“Naive” to assume cycling is spotless
“I believe the sport’s come a long way in the past 10 to 15 years,” Onley said. “I also don’t believe it’s completely clean. I think it’s quite naive to think it’s clean throughout the whole world, but I think it’s in a better place than it was before I started cycling.”
He spoke openly about the scale of testing he experiences. “I know how much we get tested and how much I personally get tested as well throughout the year and throughout the Tour,” he said.
The system, in his view, is serious. But not magical. “It’s not much I think about. I can only compete with who I am up against. I am not riding along thinking, ‘this guy might be getting an advantage over me’. It’s not really the thought process I or many other riders have. You have just got to focus on yourself and trust that everyone else is playing by the rule book. With the guidelines we have, I think it is very hard to cheat nowadays.”
That mixture of trust and doubt mirrors his position in the peloton itself. He believes he belongs. He does not believe he has arrived.
Chasing the front two
Last summer, Onley finished fourth at the
Tour de France, equalling the best result ever achieved by a Scottish rider. But even that breakthrough has not convinced him that the summit is close. “I still feel very far away,” he said. “To the front two, there is a big gap from the rest of us.”
Those two are
Tadej Pogacar and
Jonas Vingegaard, the riders who turned his best season into proof of distance as much as promise. Pogacar finished more than 12 minutes ahead of him. Vingegaard was eight minutes clear.
Onley finished just over a minute behind third place. Close enough to dream. Far enough to know it is not a fantasy that becomes real by accident.
Onley locked to the back wheel of Vingegaard and Pogacar during the 2025 Tour de France
From survival to belief
The change has come quickly. A year earlier, he arrived at the Tour with very different goals. “I was just trying to go for stage results, which meant there is certain days when I would sit up and take it a bit easier,” he said. “That was with the knowledge that I was not in a position to be fighting for a top-five finish overall.”
Then everything shifted.“It really feels like it came quite quickly in the last few months before the Tour,” he said. “Everything started to click into place and so I was starting to gain a lot more confidence in myself as well.”
The confidence is not loud. It is measured. “In the next couple of years, a podium finish is definitely possible if things go the right way for me,” he said.
Looking beyond the Tour
He is not limiting that ambition to July. “There’s also two other Grand Tours in Italy and Spain, where sometimes the competition’s slightly less deep,” he said. “If it goes the right way, then why can’t I try to win one of those?”
It is not a rejection of the Tour. It is a recognition of reality. Winning any Grand Tour is rare. Winning one in the era of Pogacar and Vingegaard is rarer still.

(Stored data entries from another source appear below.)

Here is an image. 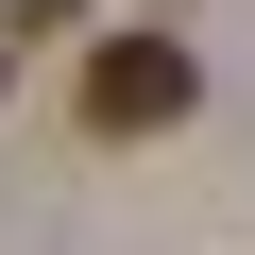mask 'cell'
Returning <instances> with one entry per match:
<instances>
[{
    "instance_id": "1",
    "label": "cell",
    "mask_w": 255,
    "mask_h": 255,
    "mask_svg": "<svg viewBox=\"0 0 255 255\" xmlns=\"http://www.w3.org/2000/svg\"><path fill=\"white\" fill-rule=\"evenodd\" d=\"M187 102H204L187 34H102L85 51V136H153V119H187Z\"/></svg>"
}]
</instances>
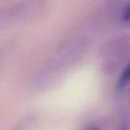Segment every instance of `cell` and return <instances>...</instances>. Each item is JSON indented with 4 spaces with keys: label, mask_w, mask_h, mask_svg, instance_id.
Listing matches in <instances>:
<instances>
[{
    "label": "cell",
    "mask_w": 130,
    "mask_h": 130,
    "mask_svg": "<svg viewBox=\"0 0 130 130\" xmlns=\"http://www.w3.org/2000/svg\"><path fill=\"white\" fill-rule=\"evenodd\" d=\"M28 123H29V119L23 120L21 123H19V125H17V127L14 130H25L26 126H28Z\"/></svg>",
    "instance_id": "obj_8"
},
{
    "label": "cell",
    "mask_w": 130,
    "mask_h": 130,
    "mask_svg": "<svg viewBox=\"0 0 130 130\" xmlns=\"http://www.w3.org/2000/svg\"><path fill=\"white\" fill-rule=\"evenodd\" d=\"M26 12L27 7L24 4H17L0 9V29L17 21V19Z\"/></svg>",
    "instance_id": "obj_3"
},
{
    "label": "cell",
    "mask_w": 130,
    "mask_h": 130,
    "mask_svg": "<svg viewBox=\"0 0 130 130\" xmlns=\"http://www.w3.org/2000/svg\"><path fill=\"white\" fill-rule=\"evenodd\" d=\"M84 130H103V125L99 122H92L91 124L87 125Z\"/></svg>",
    "instance_id": "obj_7"
},
{
    "label": "cell",
    "mask_w": 130,
    "mask_h": 130,
    "mask_svg": "<svg viewBox=\"0 0 130 130\" xmlns=\"http://www.w3.org/2000/svg\"><path fill=\"white\" fill-rule=\"evenodd\" d=\"M130 57V35L115 37L106 42L101 51L102 70L114 74Z\"/></svg>",
    "instance_id": "obj_2"
},
{
    "label": "cell",
    "mask_w": 130,
    "mask_h": 130,
    "mask_svg": "<svg viewBox=\"0 0 130 130\" xmlns=\"http://www.w3.org/2000/svg\"><path fill=\"white\" fill-rule=\"evenodd\" d=\"M115 16L122 26H130V1L115 7Z\"/></svg>",
    "instance_id": "obj_4"
},
{
    "label": "cell",
    "mask_w": 130,
    "mask_h": 130,
    "mask_svg": "<svg viewBox=\"0 0 130 130\" xmlns=\"http://www.w3.org/2000/svg\"><path fill=\"white\" fill-rule=\"evenodd\" d=\"M129 86H130V60L127 63V65L124 67V69L122 70L117 80V84H116L117 92L119 93L124 92Z\"/></svg>",
    "instance_id": "obj_5"
},
{
    "label": "cell",
    "mask_w": 130,
    "mask_h": 130,
    "mask_svg": "<svg viewBox=\"0 0 130 130\" xmlns=\"http://www.w3.org/2000/svg\"><path fill=\"white\" fill-rule=\"evenodd\" d=\"M116 130H130V121H129V119L127 117H124L120 121Z\"/></svg>",
    "instance_id": "obj_6"
},
{
    "label": "cell",
    "mask_w": 130,
    "mask_h": 130,
    "mask_svg": "<svg viewBox=\"0 0 130 130\" xmlns=\"http://www.w3.org/2000/svg\"><path fill=\"white\" fill-rule=\"evenodd\" d=\"M87 38L85 35H75L59 47L41 71L39 78L41 85L50 83L81 58L88 44Z\"/></svg>",
    "instance_id": "obj_1"
}]
</instances>
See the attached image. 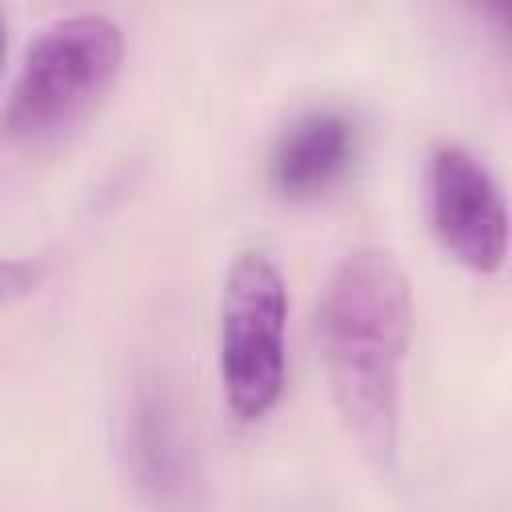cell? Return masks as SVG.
Segmentation results:
<instances>
[{"instance_id":"obj_5","label":"cell","mask_w":512,"mask_h":512,"mask_svg":"<svg viewBox=\"0 0 512 512\" xmlns=\"http://www.w3.org/2000/svg\"><path fill=\"white\" fill-rule=\"evenodd\" d=\"M120 456L136 496L156 512H188L196 500V448L164 380L144 376L120 412Z\"/></svg>"},{"instance_id":"obj_2","label":"cell","mask_w":512,"mask_h":512,"mask_svg":"<svg viewBox=\"0 0 512 512\" xmlns=\"http://www.w3.org/2000/svg\"><path fill=\"white\" fill-rule=\"evenodd\" d=\"M124 64V32L104 12H72L40 28L0 112L4 136L44 144L84 120Z\"/></svg>"},{"instance_id":"obj_4","label":"cell","mask_w":512,"mask_h":512,"mask_svg":"<svg viewBox=\"0 0 512 512\" xmlns=\"http://www.w3.org/2000/svg\"><path fill=\"white\" fill-rule=\"evenodd\" d=\"M428 220L440 248L472 268L500 272L508 256V208L496 176L460 144L432 148L428 160Z\"/></svg>"},{"instance_id":"obj_6","label":"cell","mask_w":512,"mask_h":512,"mask_svg":"<svg viewBox=\"0 0 512 512\" xmlns=\"http://www.w3.org/2000/svg\"><path fill=\"white\" fill-rule=\"evenodd\" d=\"M356 156V120L340 108L296 116L268 152V180L280 196L304 200L332 188Z\"/></svg>"},{"instance_id":"obj_7","label":"cell","mask_w":512,"mask_h":512,"mask_svg":"<svg viewBox=\"0 0 512 512\" xmlns=\"http://www.w3.org/2000/svg\"><path fill=\"white\" fill-rule=\"evenodd\" d=\"M44 268L36 260H24V256H0V308L4 304H16L24 296L36 292Z\"/></svg>"},{"instance_id":"obj_8","label":"cell","mask_w":512,"mask_h":512,"mask_svg":"<svg viewBox=\"0 0 512 512\" xmlns=\"http://www.w3.org/2000/svg\"><path fill=\"white\" fill-rule=\"evenodd\" d=\"M0 64H4V20H0Z\"/></svg>"},{"instance_id":"obj_3","label":"cell","mask_w":512,"mask_h":512,"mask_svg":"<svg viewBox=\"0 0 512 512\" xmlns=\"http://www.w3.org/2000/svg\"><path fill=\"white\" fill-rule=\"evenodd\" d=\"M220 384L236 420L276 408L288 376V284L272 256L240 252L220 288Z\"/></svg>"},{"instance_id":"obj_1","label":"cell","mask_w":512,"mask_h":512,"mask_svg":"<svg viewBox=\"0 0 512 512\" xmlns=\"http://www.w3.org/2000/svg\"><path fill=\"white\" fill-rule=\"evenodd\" d=\"M412 284L384 248L344 252L320 292L316 340L332 404L380 468L400 452L404 364L412 348Z\"/></svg>"}]
</instances>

Onley is not running from that challenge. But he is also not pretending there is only one road to the top.
A calculated step
That thinking has shaped the next phase of his career.

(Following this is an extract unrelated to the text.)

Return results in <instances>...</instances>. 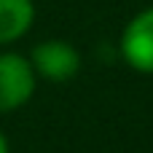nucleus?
I'll list each match as a JSON object with an SVG mask.
<instances>
[{"mask_svg":"<svg viewBox=\"0 0 153 153\" xmlns=\"http://www.w3.org/2000/svg\"><path fill=\"white\" fill-rule=\"evenodd\" d=\"M35 91V70L19 54H0V113L30 102Z\"/></svg>","mask_w":153,"mask_h":153,"instance_id":"1","label":"nucleus"},{"mask_svg":"<svg viewBox=\"0 0 153 153\" xmlns=\"http://www.w3.org/2000/svg\"><path fill=\"white\" fill-rule=\"evenodd\" d=\"M121 56L137 73H153V8L140 11L121 35Z\"/></svg>","mask_w":153,"mask_h":153,"instance_id":"2","label":"nucleus"},{"mask_svg":"<svg viewBox=\"0 0 153 153\" xmlns=\"http://www.w3.org/2000/svg\"><path fill=\"white\" fill-rule=\"evenodd\" d=\"M32 70L38 75H43L46 81H70L78 67H81V56L78 51L65 43V40H43L32 48V59H30Z\"/></svg>","mask_w":153,"mask_h":153,"instance_id":"3","label":"nucleus"},{"mask_svg":"<svg viewBox=\"0 0 153 153\" xmlns=\"http://www.w3.org/2000/svg\"><path fill=\"white\" fill-rule=\"evenodd\" d=\"M35 19L32 0H0V43L19 40Z\"/></svg>","mask_w":153,"mask_h":153,"instance_id":"4","label":"nucleus"},{"mask_svg":"<svg viewBox=\"0 0 153 153\" xmlns=\"http://www.w3.org/2000/svg\"><path fill=\"white\" fill-rule=\"evenodd\" d=\"M0 153H8V143H5V137H3V132H0Z\"/></svg>","mask_w":153,"mask_h":153,"instance_id":"5","label":"nucleus"}]
</instances>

He is moving to INEOS to turn belief into structure, and potential into results. He has spoken about how he looks up to riders who could focus on one goal each year and build everything around it. Racing beside figures like Geraint Thomas showed him what long term purpose looks like inside the peloton.
Now he is trying to build that for himself. Not by pretending the sport is perfect. Not by pretending the gap is small. But by accepting both, and working anyway.